▶ Written request
Rewrite the lines beginning with the line that contains "Which item is" and continuing through the line that contains "4. the dark wet rock at (75,490)", replacing "rocky shore" with "stony beach" and leaving everything else unchanged.

[Image-linked spatial items]
= = = = =

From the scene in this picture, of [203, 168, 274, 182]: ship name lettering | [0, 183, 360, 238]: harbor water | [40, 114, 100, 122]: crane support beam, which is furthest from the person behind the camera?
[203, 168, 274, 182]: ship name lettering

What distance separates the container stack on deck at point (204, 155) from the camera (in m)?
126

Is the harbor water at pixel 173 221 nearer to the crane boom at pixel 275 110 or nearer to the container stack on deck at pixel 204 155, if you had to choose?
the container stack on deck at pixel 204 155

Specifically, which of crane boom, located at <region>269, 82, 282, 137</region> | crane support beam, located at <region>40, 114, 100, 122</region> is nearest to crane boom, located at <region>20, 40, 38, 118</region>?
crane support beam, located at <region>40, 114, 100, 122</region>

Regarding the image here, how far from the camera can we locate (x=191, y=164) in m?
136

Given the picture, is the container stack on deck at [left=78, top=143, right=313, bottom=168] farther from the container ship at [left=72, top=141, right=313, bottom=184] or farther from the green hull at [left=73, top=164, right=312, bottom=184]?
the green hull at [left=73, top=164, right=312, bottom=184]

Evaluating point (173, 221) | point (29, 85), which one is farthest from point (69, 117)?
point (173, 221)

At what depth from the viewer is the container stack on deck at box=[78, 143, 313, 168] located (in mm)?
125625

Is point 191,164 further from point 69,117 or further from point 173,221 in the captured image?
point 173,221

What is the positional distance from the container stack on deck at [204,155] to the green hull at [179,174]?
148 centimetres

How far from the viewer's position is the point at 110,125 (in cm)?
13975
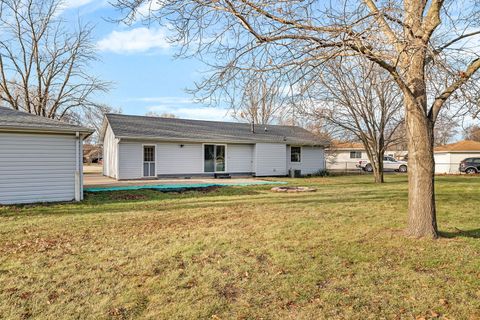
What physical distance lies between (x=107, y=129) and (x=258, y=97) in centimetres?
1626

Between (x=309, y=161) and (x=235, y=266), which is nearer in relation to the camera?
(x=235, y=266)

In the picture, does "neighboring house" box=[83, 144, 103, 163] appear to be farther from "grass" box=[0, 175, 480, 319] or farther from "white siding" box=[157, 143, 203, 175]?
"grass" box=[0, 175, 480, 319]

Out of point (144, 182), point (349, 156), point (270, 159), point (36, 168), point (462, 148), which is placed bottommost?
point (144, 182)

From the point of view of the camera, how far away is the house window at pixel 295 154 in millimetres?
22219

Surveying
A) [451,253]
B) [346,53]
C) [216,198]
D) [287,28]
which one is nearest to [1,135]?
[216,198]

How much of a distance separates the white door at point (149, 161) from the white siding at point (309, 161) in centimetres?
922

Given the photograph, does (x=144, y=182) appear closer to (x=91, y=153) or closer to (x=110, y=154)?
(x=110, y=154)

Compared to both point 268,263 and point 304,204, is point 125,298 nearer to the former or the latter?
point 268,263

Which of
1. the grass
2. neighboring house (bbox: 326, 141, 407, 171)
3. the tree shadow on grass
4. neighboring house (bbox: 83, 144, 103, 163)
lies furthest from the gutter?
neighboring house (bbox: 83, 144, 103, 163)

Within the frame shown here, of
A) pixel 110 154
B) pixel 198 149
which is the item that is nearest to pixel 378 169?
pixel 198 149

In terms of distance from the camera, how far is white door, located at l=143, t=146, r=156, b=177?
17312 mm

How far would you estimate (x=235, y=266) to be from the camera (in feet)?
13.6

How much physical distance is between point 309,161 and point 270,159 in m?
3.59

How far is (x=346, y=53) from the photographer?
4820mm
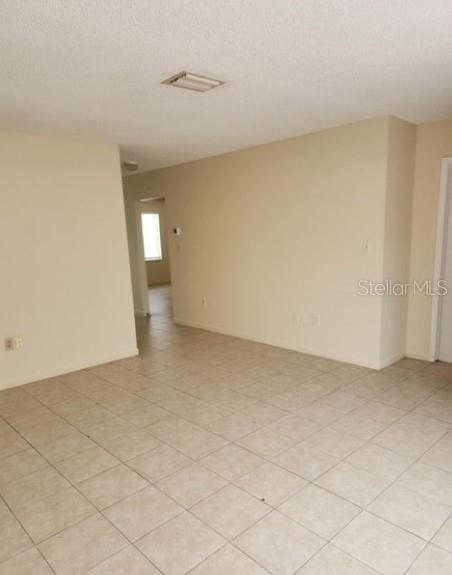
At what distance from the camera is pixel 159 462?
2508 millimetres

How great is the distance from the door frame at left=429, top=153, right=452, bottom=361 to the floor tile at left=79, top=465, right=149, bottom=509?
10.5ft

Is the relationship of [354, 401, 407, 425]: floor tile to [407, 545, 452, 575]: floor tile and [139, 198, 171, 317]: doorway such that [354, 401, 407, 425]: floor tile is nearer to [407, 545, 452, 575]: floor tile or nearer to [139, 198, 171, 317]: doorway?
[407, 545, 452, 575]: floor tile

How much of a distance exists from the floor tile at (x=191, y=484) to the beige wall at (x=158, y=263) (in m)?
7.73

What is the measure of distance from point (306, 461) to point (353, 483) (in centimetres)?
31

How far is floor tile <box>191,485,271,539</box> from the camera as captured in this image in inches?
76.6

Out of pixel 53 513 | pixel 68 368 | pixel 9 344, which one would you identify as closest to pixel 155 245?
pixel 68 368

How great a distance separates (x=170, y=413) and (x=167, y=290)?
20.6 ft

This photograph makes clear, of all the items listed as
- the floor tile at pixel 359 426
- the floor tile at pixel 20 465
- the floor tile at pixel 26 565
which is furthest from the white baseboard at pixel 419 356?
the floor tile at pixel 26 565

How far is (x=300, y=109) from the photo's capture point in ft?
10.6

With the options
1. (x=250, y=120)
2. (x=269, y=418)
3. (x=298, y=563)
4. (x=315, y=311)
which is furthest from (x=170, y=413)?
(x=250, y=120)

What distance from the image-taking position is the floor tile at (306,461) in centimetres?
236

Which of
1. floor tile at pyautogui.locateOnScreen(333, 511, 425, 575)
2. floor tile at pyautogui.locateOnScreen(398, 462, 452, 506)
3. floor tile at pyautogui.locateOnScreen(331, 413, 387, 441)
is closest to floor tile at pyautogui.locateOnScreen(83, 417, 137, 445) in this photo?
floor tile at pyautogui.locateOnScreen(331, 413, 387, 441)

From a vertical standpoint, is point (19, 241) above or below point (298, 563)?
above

= = = = =

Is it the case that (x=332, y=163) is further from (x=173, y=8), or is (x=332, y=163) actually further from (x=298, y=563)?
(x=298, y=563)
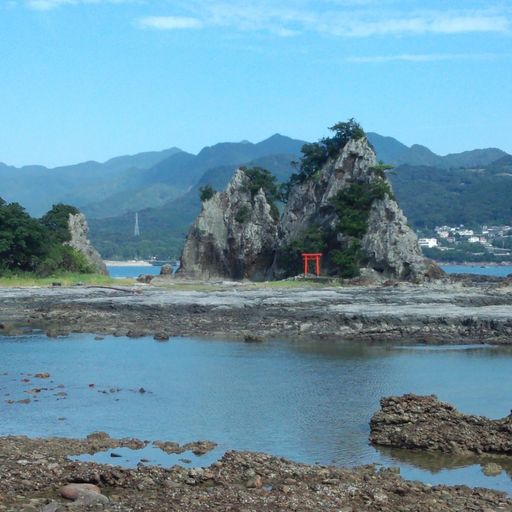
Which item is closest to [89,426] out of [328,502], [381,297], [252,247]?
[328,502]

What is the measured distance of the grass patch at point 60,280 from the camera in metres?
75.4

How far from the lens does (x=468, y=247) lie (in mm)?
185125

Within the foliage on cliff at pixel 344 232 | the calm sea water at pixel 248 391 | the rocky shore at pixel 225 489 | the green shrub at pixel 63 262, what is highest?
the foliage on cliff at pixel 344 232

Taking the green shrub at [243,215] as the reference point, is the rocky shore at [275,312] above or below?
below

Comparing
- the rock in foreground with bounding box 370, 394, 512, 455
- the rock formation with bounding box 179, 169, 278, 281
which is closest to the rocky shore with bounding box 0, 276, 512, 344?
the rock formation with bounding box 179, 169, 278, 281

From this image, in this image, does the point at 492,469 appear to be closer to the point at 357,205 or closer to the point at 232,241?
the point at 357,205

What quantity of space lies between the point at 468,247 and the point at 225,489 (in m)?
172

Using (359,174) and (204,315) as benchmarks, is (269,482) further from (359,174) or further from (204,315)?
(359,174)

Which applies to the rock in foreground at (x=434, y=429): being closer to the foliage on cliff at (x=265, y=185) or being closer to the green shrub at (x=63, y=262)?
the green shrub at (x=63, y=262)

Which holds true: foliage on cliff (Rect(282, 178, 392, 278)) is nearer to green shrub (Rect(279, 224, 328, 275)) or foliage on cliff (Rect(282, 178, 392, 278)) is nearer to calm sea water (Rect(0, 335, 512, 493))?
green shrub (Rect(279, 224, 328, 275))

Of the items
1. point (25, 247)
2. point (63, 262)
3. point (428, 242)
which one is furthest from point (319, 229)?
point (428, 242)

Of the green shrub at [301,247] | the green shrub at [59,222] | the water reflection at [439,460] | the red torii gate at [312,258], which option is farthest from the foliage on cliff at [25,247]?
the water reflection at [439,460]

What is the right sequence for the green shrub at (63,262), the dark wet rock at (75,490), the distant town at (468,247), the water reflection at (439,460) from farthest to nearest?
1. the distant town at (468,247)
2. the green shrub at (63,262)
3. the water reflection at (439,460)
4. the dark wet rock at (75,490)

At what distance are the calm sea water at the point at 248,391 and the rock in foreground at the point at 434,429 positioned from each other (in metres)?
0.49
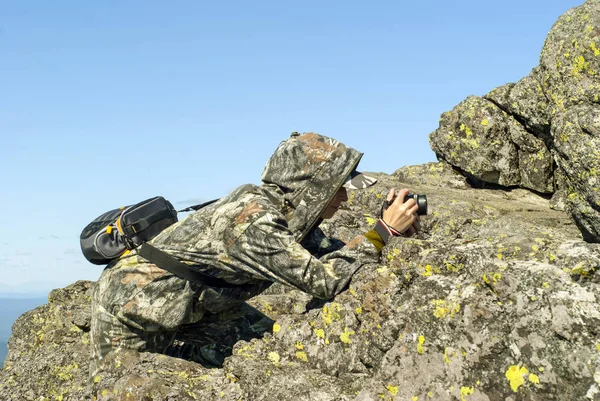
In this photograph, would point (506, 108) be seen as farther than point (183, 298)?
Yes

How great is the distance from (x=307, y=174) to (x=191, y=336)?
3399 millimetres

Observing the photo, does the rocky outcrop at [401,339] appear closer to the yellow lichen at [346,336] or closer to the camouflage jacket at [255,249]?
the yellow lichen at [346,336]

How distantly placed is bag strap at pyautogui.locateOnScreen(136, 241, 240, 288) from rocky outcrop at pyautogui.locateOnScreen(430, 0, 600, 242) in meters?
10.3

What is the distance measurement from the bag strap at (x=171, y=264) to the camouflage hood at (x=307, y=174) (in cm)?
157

= = = = =

▶ Correct result
Which item is closest to [89,426] out of [328,502], [381,297], [252,247]?
[328,502]

What is the measured distance of the grass patch at point 60,280 from the camera in metres?
75.4

How far from the lens does (x=468, y=247) lie (in mm)?
185125

Within the foliage on cliff at pixel 344 232 | the calm sea water at pixel 248 391 | the stony beach at pixel 225 489 | the green shrub at pixel 63 262, what is highest?
the foliage on cliff at pixel 344 232

Taking the green shrub at [243,215] as the reference point, is the stony beach at [275,312] above or below?
below

Comparing
- the rock in foreground with bounding box 370, 394, 512, 455
- the rock formation with bounding box 179, 169, 278, 281
which is closest to the stony beach with bounding box 0, 276, 512, 344?
the rock formation with bounding box 179, 169, 278, 281

From this image, in this image, does the point at 492,469 appear to be closer to the point at 357,205 or closer to the point at 232,241?
the point at 357,205

What quantity of space lies between the point at 468,247 and the point at 225,489 (in m)?
172

Using (359,174) and (204,315) as benchmarks, is (269,482) further from (359,174) or further from (204,315)?
(359,174)

Which applies to the rock in foreground at (x=434, y=429): being closer to the foliage on cliff at (x=265, y=185) or being closer to the green shrub at (x=63, y=262)?
the green shrub at (x=63, y=262)

Which holds true: foliage on cliff (Rect(282, 178, 392, 278)) is nearer to green shrub (Rect(279, 224, 328, 275)) or foliage on cliff (Rect(282, 178, 392, 278)) is nearer to calm sea water (Rect(0, 335, 512, 493))?
green shrub (Rect(279, 224, 328, 275))

Of the items
1. point (25, 247)
2. point (63, 262)
3. point (428, 242)
which one is furthest from point (319, 229)?
point (428, 242)

Of the green shrub at [301,247] | the green shrub at [59,222] | the water reflection at [439,460] | the red torii gate at [312,258], which option is farthest from the foliage on cliff at [25,247]?
the water reflection at [439,460]

What is the right sequence for the green shrub at (63,262), the dark wet rock at (75,490), the distant town at (468,247), the water reflection at (439,460) from farthest to nearest?
1. the distant town at (468,247)
2. the green shrub at (63,262)
3. the water reflection at (439,460)
4. the dark wet rock at (75,490)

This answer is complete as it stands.